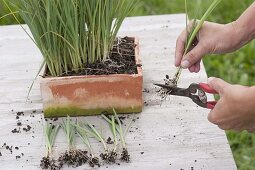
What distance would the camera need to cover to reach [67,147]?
128 centimetres

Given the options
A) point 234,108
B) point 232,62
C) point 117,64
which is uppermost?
point 232,62

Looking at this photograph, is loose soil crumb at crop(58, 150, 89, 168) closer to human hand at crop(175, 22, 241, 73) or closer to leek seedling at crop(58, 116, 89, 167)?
leek seedling at crop(58, 116, 89, 167)

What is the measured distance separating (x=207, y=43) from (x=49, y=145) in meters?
0.53

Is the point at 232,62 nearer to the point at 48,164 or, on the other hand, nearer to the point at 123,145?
the point at 123,145

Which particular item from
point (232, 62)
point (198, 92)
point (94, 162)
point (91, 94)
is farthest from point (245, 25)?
point (232, 62)

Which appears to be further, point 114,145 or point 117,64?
point 117,64

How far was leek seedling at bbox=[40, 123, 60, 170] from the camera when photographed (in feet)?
3.99

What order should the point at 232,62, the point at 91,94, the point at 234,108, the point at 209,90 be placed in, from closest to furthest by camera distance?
the point at 234,108
the point at 209,90
the point at 91,94
the point at 232,62

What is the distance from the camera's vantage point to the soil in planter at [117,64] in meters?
1.39

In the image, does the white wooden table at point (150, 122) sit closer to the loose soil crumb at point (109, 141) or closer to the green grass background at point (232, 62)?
the loose soil crumb at point (109, 141)

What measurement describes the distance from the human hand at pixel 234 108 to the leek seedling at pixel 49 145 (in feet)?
1.34

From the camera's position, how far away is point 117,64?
56.2 inches

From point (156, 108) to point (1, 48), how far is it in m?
0.64

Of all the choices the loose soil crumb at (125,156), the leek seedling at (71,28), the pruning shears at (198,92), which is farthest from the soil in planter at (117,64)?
the loose soil crumb at (125,156)
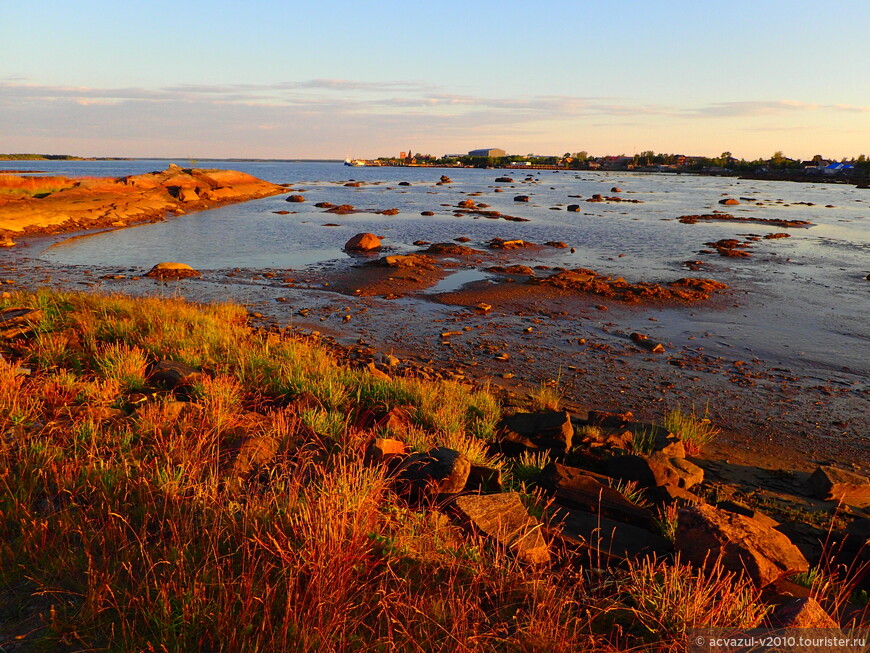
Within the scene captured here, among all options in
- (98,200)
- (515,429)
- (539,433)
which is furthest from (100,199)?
(539,433)

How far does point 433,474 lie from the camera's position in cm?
490

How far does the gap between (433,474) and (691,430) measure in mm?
4433

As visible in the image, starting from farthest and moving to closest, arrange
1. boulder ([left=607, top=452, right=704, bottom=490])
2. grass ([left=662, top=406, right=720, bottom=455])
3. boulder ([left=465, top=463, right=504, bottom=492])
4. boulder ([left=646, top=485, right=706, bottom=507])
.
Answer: grass ([left=662, top=406, right=720, bottom=455]) → boulder ([left=607, top=452, right=704, bottom=490]) → boulder ([left=646, top=485, right=706, bottom=507]) → boulder ([left=465, top=463, right=504, bottom=492])

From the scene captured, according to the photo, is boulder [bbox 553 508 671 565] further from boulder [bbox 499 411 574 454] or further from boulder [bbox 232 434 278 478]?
boulder [bbox 232 434 278 478]

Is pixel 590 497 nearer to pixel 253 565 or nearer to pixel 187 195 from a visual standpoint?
pixel 253 565

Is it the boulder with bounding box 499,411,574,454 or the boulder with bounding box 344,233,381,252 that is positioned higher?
the boulder with bounding box 344,233,381,252

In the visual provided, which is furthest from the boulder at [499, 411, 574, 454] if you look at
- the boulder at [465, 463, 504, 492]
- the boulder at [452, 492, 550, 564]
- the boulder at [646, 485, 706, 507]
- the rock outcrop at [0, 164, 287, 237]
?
the rock outcrop at [0, 164, 287, 237]

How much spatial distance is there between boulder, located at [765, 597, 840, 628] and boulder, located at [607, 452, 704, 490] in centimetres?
262

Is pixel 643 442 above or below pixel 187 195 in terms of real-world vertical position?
below

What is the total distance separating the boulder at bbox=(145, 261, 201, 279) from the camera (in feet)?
59.4

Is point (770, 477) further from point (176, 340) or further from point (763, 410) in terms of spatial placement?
point (176, 340)

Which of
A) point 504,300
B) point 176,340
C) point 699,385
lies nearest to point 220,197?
point 504,300

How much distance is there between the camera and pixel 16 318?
9.37m

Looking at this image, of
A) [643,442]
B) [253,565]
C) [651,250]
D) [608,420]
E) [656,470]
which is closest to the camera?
[253,565]
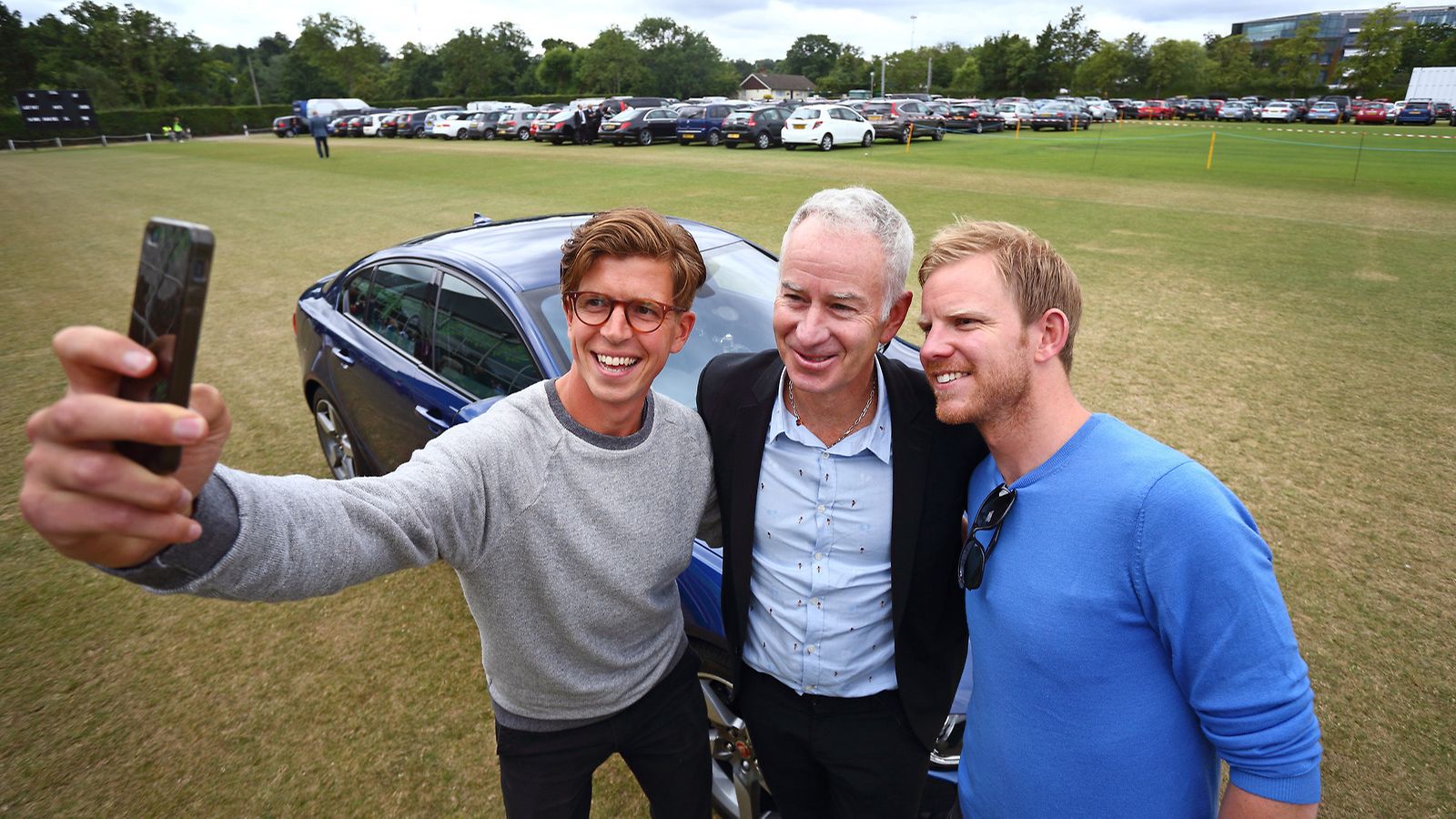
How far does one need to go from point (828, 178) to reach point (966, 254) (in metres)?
16.3

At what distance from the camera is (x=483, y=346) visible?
3.33 meters

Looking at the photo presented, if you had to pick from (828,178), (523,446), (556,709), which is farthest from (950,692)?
(828,178)

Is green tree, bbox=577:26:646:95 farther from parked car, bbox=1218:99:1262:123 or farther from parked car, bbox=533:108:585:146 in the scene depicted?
parked car, bbox=1218:99:1262:123

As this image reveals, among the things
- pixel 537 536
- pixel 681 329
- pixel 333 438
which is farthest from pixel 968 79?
pixel 537 536

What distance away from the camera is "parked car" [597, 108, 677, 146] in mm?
28109

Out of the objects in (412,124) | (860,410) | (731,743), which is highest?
(412,124)

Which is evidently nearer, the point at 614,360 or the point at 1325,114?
the point at 614,360

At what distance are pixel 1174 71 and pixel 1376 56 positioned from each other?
15864 millimetres

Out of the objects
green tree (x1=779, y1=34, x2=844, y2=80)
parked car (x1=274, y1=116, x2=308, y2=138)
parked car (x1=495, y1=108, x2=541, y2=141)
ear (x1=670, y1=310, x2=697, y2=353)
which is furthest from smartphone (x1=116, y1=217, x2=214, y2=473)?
green tree (x1=779, y1=34, x2=844, y2=80)

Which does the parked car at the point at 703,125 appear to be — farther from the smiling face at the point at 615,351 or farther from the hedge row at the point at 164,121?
the hedge row at the point at 164,121

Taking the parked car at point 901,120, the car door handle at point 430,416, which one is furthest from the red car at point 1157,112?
the car door handle at point 430,416

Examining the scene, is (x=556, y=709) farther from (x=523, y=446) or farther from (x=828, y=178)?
(x=828, y=178)

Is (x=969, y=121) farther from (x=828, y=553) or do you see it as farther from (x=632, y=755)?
(x=632, y=755)

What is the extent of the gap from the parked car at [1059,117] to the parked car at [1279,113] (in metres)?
13.6
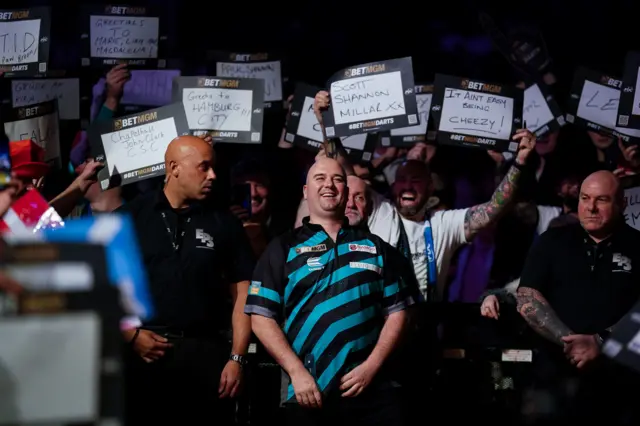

————————

EXERCISE: Which lines of the records above contain the string "green"? Copy each of them in full.

OUTPUT OF THE TASK:
In the image, does the white wooden table at point (150, 122) sit closer to the loose soil crumb at point (109, 141) or closer to the green grass background at point (232, 62)?
Is green tree, bbox=577:26:646:95 farther from parked car, bbox=1218:99:1262:123 or farther from parked car, bbox=533:108:585:146 in the scene depicted?
green tree (x1=779, y1=34, x2=844, y2=80)
green tree (x1=779, y1=34, x2=844, y2=80)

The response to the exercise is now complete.